As a non-profit, OCARC relies on sales of their items and help from United Way in order to provide these services, and an annual fundraiser in the form of their annual fishing tournament, known as the OCARC Annual Fishing Tournament, always held the first weekend in August.  

“I happen to be picking up a sign I had made and had an opportunity to speak to a few clients.  They were all excited because Santa would soon be visiting them,” Salter wrote in a Facebook post. “Yes, these men and women still believe in Santa Claus, because they are our special needs women and men of our community.  Their cognitive abilities usually range from eight years old to around 12 years old, yet because of their age, they tend to be forgotten because they do not meet the age requirements for most holiday events throughout the city.  We often tend to give out food baskets to the elderly and give toy drives for ages 13 years of age and younger.”

Salter asked Director Sandy if Santa would be stopping by soon.

“I had an opportunity to ask Director Sandy if Santa would be coming up there and that is when she explained to me that the gentleman who had graced the building as Santa passed away and that they had not had one for two years,” Salter said. “That is when I asked her if she would like to have one.  She said she would be thrilled if I could do it.  I told her that I would do no best to get her one.”

Not only was Santa found, but he also agreed to do it every year, according to Salter.

 “So, I reached out to my Lion Brother Butch Campbell, who often takes on the role of Santa during the Christmas Holidays,” Salter added. “He was thrilled and accepted the task.  I had some time to think and decided to call him back to give them a little more.  I suggested Santa give out gifts and that’s when he said he would work on his end while I work on my end.”
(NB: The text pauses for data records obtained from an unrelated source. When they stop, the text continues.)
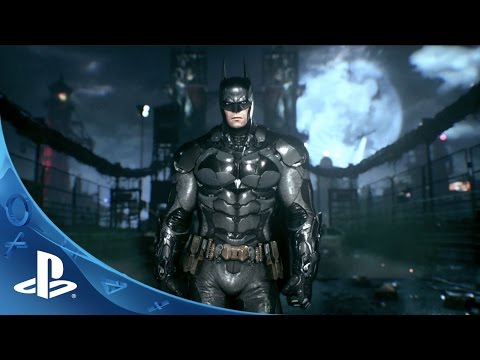 Batman: Arkham Knight - Official Launch Trailer | PS4 - UC-2Y8dQb0S6DtpxNgAKoJKA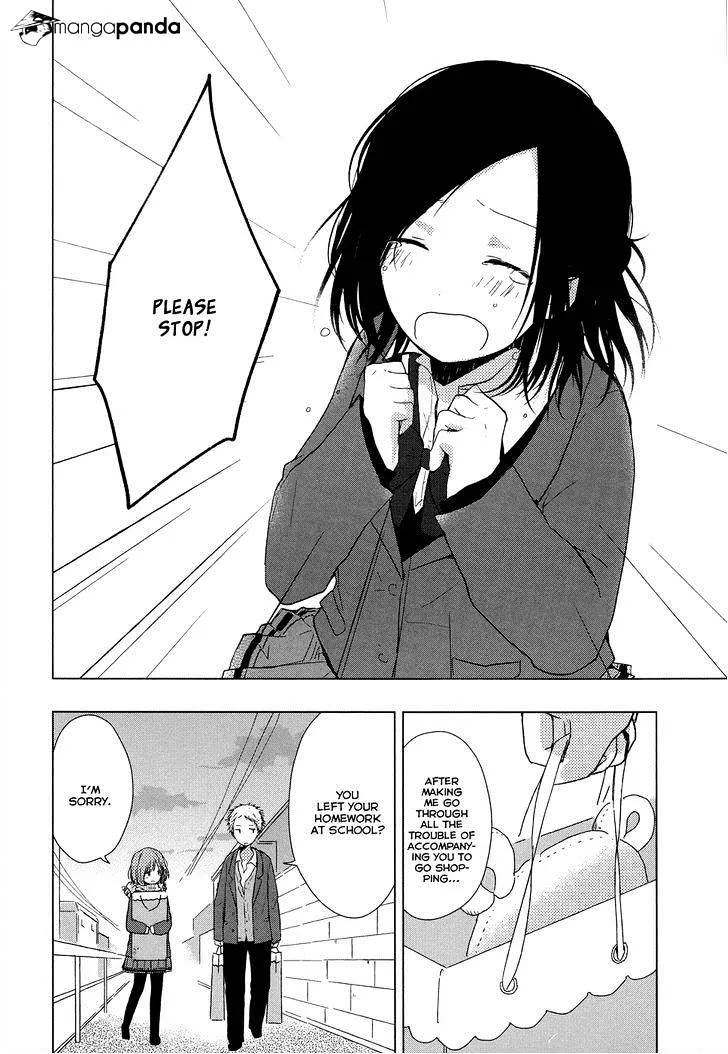 Isshuukan Friends Chapter 35 page 22 - 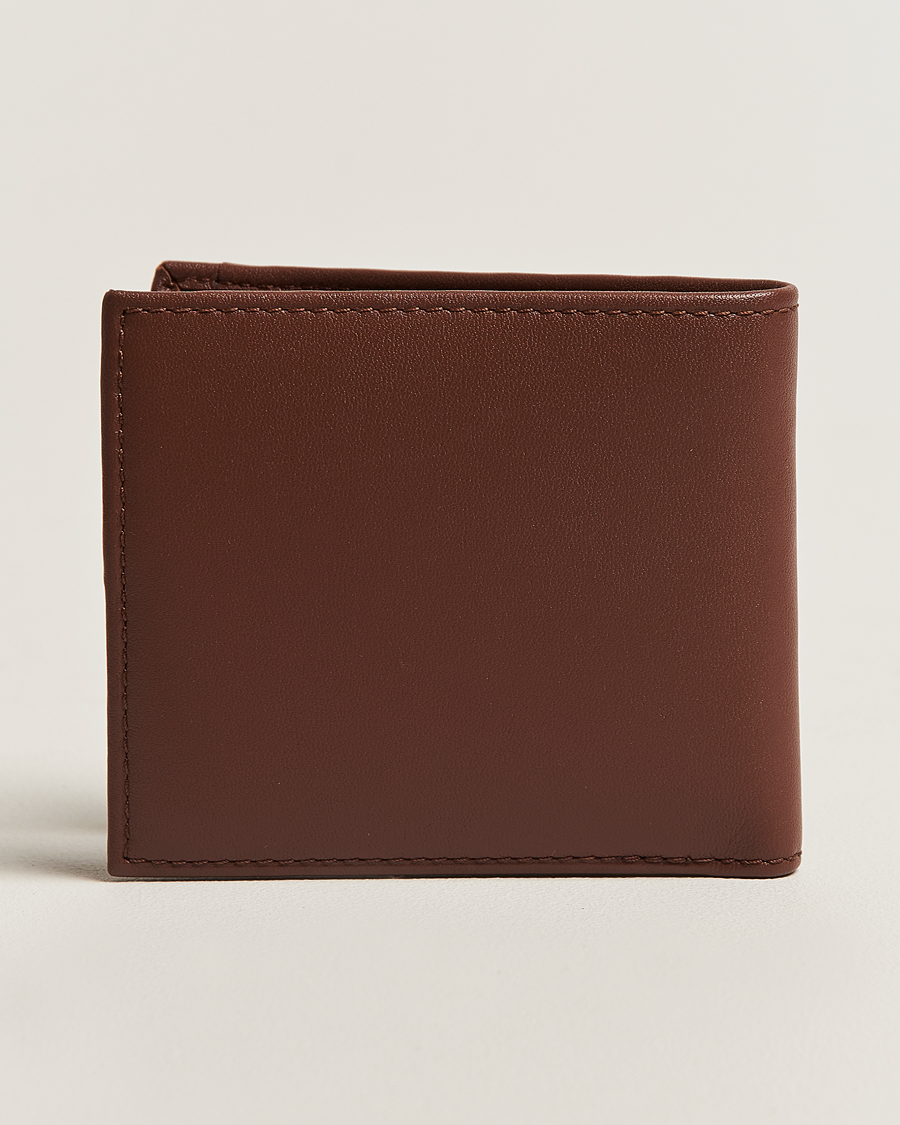 Herre | Lommebøker | Polo Ralph Lauren | Wallet Smooth Leather Saddle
If one looks closely, they can spot staff from Lamar State College-Orange under those elf hats.

People as far as Houston and Pennsylvania contacted Salter to give toward the event and an approximately $1000 was raised towards the event. 

“Thanks to Terrie who found out there was no Santa or party and now here we are,” Sandy said, “This has touched our hearts.”

John Thomas, who has worked at OCARC for 46 years, said, “This is fantastic. Terrie started this on Monday. We never expected this, and the clients love it!”

Thomas said the clients have a way of brightening up anyone’s day.

“I always say, if you’re having a bad day, just stop by,” Thomas added. “One of the clients will strike your heart and make your day better.”

Meanwhile, each client was patiently waiting for their turn to talk with Santa. While in line, others could hear the giggles of innocence and comments such as, “He is really here!” and “Santa is so cute!”